89% der Araber lehnen die Anerkennung Israels ab
Das Arab Center for Research and Policy Studies hat am 10. Januar eine Umfrage veröffentlicht unter dem Titel „Arab Public Opinion about the Israeli War on Gaza“. („Arabische Öffentliche Meinung über den israelischen Krieg gegen Gaza“)
Ich hatte am 20.12.2023 bereits zwei ähnliche Umfragen (Opens in a new window) besprochen. Die zu ähnlichen Ergebnissen in den palästinensischen Gebieten kamen.
Die neue Umfrage wurde jedoch in 16 arabischen Staaten durchgeführt. Und sie zeigt ein größeres und durchaus erschreckendes Bild.
Ausgewertet wurden 8000 Beantwortungen mehrerer Fragen.
Die Umfrage entspricht den wissenschaftlichen Standards.
Das Arab Center for Research and Policy Studies wurde als Einrichtung zur Sozialforschung 2010 in Katars Hauptstadt Dohar gegründet und unterhält auch Büros in Washington und Paris.
Anzumerken ist, dass der Terroranschlag auf Israel konstant als „Militäroperation“ („military operation“) bezeichnet wird.
Das Paper habe ich im Original auf dem U.M.-Server bereitgestellt und werde es unter den Ergebnissen verlinken.
Die Ergebnisse
53% der Befragten verließen sich bei der Information auf Fernsehsender, 43% auf das Internet. (Vergl. dazu die vorherigen Befragungen)
Insgesamt beurteilten 67% der Befragten die „Militäroperation“ als „legitime Operation des Widerstands“.

───

Übungsaufgaben:
- a) Übersetzen Sie bitte den Satz „Ausgewertet wurden 8000 Beantwortungen mehrerer Fragen.“ aus dem Text über die Umfrage ins Englische.
- b) In wie vielen arabischen Staaten wurde die neue Umfrage laut dem Text über die Umfrage durchgeführt?

Quellenauszug:
───

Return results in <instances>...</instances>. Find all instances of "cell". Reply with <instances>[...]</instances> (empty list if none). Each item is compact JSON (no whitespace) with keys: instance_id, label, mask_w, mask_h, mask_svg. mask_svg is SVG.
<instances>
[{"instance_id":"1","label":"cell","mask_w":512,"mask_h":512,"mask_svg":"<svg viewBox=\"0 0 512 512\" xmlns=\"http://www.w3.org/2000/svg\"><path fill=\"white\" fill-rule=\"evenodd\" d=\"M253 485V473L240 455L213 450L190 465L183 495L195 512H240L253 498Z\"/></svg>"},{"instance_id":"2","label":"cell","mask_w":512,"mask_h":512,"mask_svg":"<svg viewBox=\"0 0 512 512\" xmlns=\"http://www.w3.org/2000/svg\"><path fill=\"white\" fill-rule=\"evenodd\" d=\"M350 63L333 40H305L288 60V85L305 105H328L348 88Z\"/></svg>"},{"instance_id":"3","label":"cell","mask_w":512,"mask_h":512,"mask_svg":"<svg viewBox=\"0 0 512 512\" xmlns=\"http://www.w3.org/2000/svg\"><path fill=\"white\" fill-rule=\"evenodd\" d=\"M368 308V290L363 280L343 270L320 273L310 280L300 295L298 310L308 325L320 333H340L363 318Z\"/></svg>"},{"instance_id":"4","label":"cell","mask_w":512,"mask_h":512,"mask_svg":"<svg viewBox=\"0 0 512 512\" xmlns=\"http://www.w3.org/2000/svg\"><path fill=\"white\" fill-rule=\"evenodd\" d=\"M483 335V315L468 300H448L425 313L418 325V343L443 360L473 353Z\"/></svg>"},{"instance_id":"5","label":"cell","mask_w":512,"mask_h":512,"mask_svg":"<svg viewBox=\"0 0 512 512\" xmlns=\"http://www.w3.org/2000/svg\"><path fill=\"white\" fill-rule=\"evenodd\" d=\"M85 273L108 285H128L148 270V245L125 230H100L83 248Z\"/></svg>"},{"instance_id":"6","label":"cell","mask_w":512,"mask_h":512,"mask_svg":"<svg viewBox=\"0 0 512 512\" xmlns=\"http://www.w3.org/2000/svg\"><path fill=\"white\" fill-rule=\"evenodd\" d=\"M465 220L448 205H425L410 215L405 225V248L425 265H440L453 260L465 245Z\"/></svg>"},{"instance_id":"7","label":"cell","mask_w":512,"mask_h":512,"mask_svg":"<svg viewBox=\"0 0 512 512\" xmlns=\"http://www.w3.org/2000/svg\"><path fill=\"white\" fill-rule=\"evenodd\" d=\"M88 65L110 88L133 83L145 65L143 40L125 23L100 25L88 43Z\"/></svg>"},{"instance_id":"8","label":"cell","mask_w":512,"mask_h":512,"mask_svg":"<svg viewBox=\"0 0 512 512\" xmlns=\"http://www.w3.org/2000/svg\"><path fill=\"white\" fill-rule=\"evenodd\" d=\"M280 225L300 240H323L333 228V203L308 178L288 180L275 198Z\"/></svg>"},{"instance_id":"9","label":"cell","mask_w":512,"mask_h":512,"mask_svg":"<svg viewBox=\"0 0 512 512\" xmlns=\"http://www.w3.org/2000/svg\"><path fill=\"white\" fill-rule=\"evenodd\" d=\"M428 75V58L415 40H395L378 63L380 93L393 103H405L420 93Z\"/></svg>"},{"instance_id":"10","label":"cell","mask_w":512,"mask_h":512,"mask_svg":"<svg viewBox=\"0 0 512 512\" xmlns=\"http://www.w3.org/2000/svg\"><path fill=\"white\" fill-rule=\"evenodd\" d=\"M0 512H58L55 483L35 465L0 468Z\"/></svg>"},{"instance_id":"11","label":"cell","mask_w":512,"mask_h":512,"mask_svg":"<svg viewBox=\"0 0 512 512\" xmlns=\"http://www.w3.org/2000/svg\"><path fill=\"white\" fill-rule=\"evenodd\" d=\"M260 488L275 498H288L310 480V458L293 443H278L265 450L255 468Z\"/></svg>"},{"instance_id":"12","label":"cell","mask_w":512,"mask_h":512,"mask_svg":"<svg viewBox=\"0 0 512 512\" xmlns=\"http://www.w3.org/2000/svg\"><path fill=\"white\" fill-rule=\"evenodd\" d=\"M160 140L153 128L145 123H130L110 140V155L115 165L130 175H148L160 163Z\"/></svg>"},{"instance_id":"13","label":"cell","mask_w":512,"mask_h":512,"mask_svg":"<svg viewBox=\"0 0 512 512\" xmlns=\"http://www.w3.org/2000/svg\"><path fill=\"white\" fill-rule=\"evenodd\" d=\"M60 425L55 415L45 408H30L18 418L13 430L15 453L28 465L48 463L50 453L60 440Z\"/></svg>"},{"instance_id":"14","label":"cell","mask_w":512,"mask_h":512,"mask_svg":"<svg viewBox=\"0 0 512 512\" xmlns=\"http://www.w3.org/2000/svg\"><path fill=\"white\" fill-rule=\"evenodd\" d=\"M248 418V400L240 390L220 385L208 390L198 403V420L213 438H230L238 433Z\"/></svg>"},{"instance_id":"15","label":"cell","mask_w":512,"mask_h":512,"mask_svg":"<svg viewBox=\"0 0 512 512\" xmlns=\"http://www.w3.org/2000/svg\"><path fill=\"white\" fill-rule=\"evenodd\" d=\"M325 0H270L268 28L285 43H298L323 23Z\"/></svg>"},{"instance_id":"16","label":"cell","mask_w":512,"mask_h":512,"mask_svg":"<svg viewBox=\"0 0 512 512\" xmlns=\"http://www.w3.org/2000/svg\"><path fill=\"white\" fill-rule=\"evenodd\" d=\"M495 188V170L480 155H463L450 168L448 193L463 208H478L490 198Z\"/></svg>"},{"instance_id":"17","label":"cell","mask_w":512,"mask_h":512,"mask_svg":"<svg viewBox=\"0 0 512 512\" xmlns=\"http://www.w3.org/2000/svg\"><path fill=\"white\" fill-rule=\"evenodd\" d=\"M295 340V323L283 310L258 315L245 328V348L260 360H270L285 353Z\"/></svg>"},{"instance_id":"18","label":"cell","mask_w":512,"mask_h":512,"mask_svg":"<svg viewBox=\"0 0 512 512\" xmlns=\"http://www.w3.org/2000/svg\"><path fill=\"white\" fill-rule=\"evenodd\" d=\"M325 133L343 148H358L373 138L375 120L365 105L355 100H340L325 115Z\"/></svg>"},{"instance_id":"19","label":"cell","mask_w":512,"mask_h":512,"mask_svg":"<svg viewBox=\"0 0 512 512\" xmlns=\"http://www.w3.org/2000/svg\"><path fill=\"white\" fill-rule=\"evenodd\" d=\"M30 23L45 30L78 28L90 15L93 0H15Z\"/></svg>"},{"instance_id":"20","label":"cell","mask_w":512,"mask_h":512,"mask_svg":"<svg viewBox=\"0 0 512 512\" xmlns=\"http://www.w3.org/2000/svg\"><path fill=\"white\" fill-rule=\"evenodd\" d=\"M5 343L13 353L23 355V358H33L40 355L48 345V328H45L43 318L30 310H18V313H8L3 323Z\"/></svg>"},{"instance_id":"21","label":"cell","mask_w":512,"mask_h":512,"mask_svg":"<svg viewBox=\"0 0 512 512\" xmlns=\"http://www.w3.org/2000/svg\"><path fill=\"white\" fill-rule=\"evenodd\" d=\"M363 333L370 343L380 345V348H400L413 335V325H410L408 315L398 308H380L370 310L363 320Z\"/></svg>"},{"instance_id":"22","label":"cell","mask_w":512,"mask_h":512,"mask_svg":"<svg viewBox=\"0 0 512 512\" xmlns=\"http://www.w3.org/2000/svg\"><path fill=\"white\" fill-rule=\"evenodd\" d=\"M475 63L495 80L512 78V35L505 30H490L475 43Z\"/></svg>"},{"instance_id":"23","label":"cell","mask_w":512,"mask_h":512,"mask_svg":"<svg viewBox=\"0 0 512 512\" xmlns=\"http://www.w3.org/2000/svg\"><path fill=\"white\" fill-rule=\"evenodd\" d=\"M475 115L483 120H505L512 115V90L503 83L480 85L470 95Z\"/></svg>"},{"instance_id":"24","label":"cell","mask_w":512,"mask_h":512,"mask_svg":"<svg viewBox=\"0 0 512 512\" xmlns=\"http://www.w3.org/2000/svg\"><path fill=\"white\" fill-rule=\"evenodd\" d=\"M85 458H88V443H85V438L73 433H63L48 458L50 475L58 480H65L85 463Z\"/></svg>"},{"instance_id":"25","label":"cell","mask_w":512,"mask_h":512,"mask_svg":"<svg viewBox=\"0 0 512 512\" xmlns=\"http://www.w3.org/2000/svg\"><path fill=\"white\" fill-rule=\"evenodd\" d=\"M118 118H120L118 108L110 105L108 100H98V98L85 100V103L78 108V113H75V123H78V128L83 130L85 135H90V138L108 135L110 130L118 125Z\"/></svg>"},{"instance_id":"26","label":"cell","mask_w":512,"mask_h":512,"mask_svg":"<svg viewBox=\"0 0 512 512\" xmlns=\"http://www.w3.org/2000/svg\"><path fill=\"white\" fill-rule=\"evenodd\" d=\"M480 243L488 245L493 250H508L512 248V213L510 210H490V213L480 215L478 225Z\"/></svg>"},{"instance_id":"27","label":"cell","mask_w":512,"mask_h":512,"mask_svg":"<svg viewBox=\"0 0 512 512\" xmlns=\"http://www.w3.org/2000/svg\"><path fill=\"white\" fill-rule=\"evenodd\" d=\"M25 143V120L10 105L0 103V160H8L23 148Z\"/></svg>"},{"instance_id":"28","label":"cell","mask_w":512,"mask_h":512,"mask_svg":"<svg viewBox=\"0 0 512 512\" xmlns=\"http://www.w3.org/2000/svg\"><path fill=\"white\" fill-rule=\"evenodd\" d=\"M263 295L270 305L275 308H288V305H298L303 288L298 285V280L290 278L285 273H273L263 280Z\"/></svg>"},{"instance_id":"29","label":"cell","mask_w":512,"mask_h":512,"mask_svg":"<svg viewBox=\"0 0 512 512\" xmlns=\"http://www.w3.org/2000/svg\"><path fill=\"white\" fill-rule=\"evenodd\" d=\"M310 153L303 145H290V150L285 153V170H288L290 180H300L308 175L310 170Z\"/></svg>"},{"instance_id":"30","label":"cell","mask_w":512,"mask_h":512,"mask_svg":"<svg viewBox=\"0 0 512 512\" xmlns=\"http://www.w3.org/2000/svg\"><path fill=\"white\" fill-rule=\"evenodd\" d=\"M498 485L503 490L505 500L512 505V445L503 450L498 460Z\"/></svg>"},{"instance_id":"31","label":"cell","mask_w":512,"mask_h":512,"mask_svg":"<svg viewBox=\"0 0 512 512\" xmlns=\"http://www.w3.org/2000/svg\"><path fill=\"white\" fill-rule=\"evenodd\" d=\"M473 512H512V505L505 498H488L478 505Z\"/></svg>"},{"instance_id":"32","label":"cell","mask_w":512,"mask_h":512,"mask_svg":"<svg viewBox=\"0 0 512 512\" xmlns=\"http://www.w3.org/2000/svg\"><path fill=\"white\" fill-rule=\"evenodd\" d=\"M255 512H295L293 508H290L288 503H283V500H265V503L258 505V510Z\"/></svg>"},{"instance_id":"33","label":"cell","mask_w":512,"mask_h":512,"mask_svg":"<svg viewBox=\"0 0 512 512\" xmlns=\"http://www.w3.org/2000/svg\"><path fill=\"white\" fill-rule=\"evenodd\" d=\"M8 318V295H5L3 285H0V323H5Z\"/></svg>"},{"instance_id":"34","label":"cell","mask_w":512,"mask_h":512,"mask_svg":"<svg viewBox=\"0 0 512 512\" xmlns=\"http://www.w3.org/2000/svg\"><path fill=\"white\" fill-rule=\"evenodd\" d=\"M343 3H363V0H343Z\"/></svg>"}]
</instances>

───

Ausgearbeitete Lösungen:
- a) 8,000 responses to several questions were evaluated.

- b) In 16 arabischen Staaten.